The task ▸
Please give the lines of the material, from the line containing "Is evergreen tree" through the end of the material, as a JSON list of strings with one string per line. Skip blank lines and leave out the pictures.

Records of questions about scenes
════

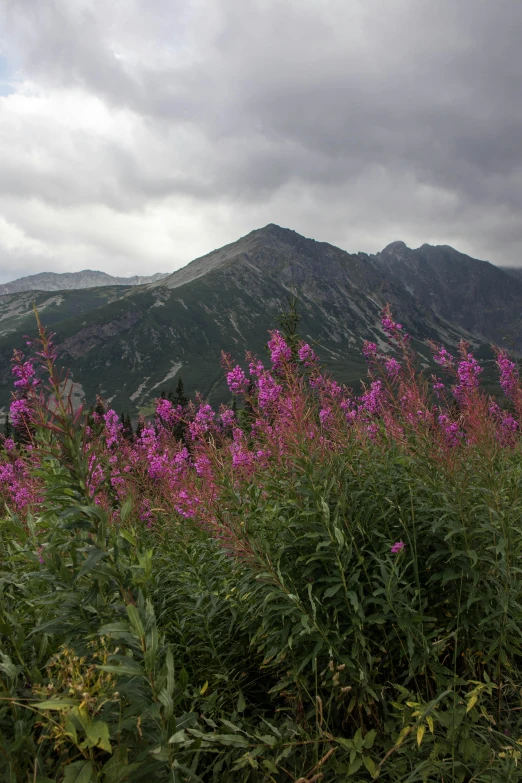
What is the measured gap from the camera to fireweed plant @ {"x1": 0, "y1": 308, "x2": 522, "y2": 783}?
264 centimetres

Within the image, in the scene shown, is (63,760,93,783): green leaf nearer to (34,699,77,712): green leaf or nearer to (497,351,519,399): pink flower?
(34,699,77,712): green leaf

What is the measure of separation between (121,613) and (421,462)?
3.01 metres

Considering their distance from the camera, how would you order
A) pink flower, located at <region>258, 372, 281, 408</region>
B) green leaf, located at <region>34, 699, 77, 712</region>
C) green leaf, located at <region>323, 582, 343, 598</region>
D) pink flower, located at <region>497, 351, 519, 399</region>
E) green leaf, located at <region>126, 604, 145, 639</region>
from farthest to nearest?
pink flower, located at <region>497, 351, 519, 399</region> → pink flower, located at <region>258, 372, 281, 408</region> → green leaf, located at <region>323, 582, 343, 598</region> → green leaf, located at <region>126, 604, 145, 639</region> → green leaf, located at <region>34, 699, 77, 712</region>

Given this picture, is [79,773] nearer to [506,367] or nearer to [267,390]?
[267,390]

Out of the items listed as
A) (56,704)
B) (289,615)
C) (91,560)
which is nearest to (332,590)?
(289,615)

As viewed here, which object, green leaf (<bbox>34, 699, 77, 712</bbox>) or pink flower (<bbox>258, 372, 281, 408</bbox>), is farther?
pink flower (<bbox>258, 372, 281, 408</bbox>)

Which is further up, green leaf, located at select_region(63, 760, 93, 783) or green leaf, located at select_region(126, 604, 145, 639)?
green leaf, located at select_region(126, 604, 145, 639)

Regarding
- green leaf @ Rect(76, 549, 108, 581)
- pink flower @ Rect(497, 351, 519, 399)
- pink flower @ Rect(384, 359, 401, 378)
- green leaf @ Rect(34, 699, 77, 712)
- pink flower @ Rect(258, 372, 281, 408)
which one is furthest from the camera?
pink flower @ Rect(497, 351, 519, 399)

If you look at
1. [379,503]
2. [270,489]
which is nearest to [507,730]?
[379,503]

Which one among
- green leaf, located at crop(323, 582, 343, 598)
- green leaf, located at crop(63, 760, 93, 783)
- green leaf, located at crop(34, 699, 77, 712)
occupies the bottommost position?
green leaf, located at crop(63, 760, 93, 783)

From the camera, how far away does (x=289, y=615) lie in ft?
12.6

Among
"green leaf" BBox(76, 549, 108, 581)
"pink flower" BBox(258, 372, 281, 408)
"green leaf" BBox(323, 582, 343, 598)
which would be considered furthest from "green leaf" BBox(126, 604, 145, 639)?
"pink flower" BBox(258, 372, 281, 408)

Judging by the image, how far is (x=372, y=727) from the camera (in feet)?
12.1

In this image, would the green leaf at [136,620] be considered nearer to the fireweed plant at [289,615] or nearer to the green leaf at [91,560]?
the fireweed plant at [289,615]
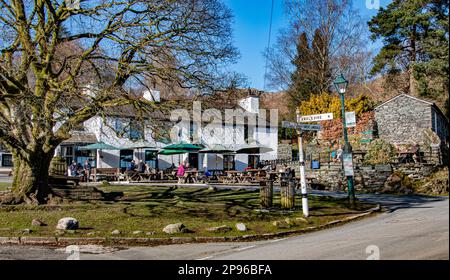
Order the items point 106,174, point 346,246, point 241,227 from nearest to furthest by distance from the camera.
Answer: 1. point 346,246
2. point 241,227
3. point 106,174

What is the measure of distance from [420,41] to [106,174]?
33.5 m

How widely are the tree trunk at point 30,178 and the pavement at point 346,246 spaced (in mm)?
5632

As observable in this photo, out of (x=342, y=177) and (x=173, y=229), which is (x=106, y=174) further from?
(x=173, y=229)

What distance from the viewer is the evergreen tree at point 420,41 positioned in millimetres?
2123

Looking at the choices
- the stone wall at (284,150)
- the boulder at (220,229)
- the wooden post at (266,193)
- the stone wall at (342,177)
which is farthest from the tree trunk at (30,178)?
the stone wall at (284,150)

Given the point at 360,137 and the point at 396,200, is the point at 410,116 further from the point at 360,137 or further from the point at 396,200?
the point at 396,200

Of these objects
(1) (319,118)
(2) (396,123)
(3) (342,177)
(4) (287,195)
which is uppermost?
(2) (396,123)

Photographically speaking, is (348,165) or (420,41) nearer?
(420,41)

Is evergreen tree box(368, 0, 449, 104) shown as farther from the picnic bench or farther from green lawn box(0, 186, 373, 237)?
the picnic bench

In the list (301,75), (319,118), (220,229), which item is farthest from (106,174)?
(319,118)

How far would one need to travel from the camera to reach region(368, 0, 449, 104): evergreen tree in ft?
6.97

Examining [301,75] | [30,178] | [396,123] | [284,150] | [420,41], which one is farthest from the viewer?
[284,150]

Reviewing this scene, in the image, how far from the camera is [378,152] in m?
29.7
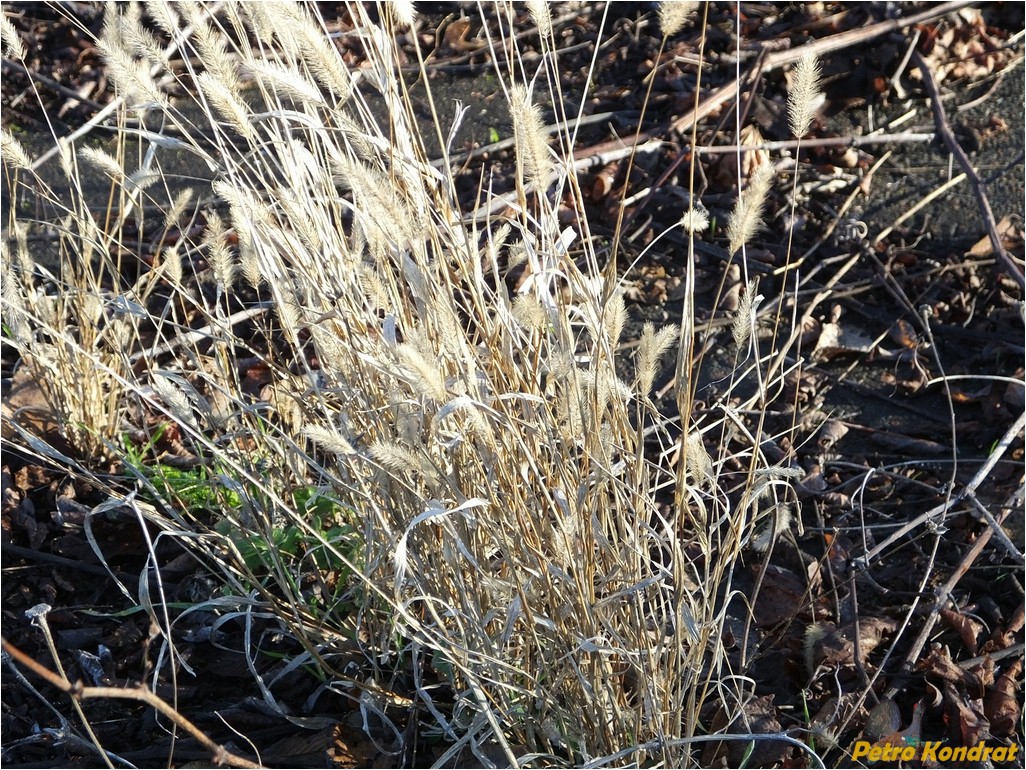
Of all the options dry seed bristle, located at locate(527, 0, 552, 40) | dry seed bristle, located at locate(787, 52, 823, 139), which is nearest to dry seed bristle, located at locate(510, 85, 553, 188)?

════

Answer to this problem ▸
[
  "Is evergreen tree box(368, 0, 449, 104) shown as farther from the picnic bench or farther from green lawn box(0, 186, 373, 237)?",
  "the picnic bench",
  "In the list (301,75), (319,118), (220,229), which item is farthest from (106,174)?",
  "(319,118)",
  "How far would one need to travel from the camera to reach region(368, 0, 449, 104): evergreen tree in ft?",
  "6.97",
  "Examining [301,75] | [30,178] | [396,123] | [284,150] | [420,41], which one is farthest from the viewer?",
  "[284,150]",
  "Reviewing this scene, in the image, how far from the camera is [378,152] in m?",
  "29.7",
  "Of all the options dry seed bristle, located at locate(527, 0, 552, 40) | dry seed bristle, located at locate(787, 52, 823, 139), which is nearest to dry seed bristle, located at locate(510, 85, 553, 188)?"
]